What AB 1803 actually does
AB 1803, authored by Assemblymember Josh Lowenthal and coauthored by Assemblymembers Corey A. Jackson and Rick Chavez Zbur, would fold anti‑hate‑speech training into the state’s existing sexual‑harassment and abusive‑conduct training. Under current law, supervisors get two hours and nonsupervisors one hour every two years; AB 1803 would add content about “hate speech” to that mix. The bill gives the state Civil Rights Department the job of administering the requirement — but the bill does not define “hate speech.”
Why the lack of a definition matters
Here’s the problem in plain English: you cannot fairly punish or regulate speech if you do not say what speech you mean. That’s not just a rule of common sense — it’s the First Amendment. Supreme Court precedent makes clear there is no broad “hate speech” exception to free speech protections, so shoehorning vague speech rules into mandatory workplace training invites confusion, censorship, and lawsuits. Opponents rightly say, “You cannot regulate what you cannot define.” Employers will be stuck guessing where training ends and unconstitutional coercion begins.
Practical fallout: costs, confusion, and the nanny state
Beyond the constitutional mess, AB 1803 creates real costs. Small businesses that meet the five‑employee threshold would need revised training, new recordkeeping, and more instructor time. Human resources teams will be stuck offering guidance on a loaded term with no legal definition, and lawyers will be busy defending overreaching discipline. And let’s not pretend mandatory trainings reliably fix bad behavior — studies show mixed results.
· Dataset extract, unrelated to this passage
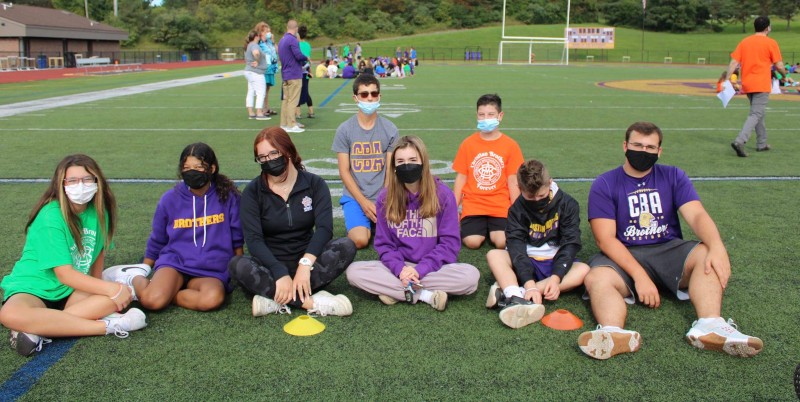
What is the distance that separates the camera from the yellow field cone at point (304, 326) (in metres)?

So taxpayers and small employers get more paperwork, and employees get more lecturing, while the real problem of targeted crimes or threats remains a policing and enforcement issue, not a moral‑izing checklist.
If the goal is safer workplaces, lawmakers should write clear rules that respect the Constitution and help employers stop real harassment and threats. AB 1803 as drafted is a political flourish that hands bureaucrats more discretion and gives bosses vague cover. The Assembly should either define terms clearly and narrow the scope, or let employers and courts handle real harassment cases the way the Constitution intends. Otherwise, California will have another law that sounds good on a press release and causes headaches in the break room.